What this task involves:
All that should appear is the line containing "category: zebra" and the lines after it in the records below, each reproduced exactly.
Available data Block Start
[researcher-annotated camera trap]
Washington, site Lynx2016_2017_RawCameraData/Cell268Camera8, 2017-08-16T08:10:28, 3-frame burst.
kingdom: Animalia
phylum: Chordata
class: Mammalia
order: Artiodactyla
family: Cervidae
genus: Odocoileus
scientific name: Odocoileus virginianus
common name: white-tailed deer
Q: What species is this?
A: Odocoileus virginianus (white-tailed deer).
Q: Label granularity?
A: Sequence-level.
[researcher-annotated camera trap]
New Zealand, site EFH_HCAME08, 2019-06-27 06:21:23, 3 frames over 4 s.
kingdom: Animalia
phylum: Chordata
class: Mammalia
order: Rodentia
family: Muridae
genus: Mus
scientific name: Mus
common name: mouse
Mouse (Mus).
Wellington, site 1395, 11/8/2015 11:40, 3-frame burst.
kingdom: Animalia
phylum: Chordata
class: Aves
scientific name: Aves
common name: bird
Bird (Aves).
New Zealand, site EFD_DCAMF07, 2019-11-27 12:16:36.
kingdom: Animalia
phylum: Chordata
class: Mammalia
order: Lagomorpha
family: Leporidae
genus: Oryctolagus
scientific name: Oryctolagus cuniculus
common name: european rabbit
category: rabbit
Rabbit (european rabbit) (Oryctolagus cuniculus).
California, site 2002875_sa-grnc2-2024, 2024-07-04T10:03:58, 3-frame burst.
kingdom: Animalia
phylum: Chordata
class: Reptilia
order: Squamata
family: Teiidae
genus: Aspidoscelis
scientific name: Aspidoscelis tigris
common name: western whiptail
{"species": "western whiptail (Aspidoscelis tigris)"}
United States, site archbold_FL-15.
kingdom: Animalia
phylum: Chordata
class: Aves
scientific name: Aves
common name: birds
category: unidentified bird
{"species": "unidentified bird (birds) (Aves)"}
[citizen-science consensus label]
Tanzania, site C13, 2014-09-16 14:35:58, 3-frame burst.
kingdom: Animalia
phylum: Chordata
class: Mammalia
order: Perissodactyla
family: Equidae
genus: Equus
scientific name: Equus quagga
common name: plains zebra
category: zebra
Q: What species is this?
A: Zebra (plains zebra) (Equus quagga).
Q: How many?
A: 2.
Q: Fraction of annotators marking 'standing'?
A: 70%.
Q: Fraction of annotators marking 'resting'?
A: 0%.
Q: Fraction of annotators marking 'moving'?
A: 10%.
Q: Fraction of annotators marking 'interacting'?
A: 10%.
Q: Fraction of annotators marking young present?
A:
Available data Block End
Answer to the exercise:
category: zebra
Q: What species is this?
A: Zebra (plains zebra) (Equus quagga).
Q: How many?
A: 2.
Q: Fraction of annotators marking 'standing'?
A: 70%.
Q: Fraction of annotators marking 'resting'?
A: 0%.
Q: Fraction of annotators marking 'moving'?
A: 10%.
Q: Fraction of annotators marking 'interacting'?
A: 10%.
Q: Fraction of annotators marking young present?
A:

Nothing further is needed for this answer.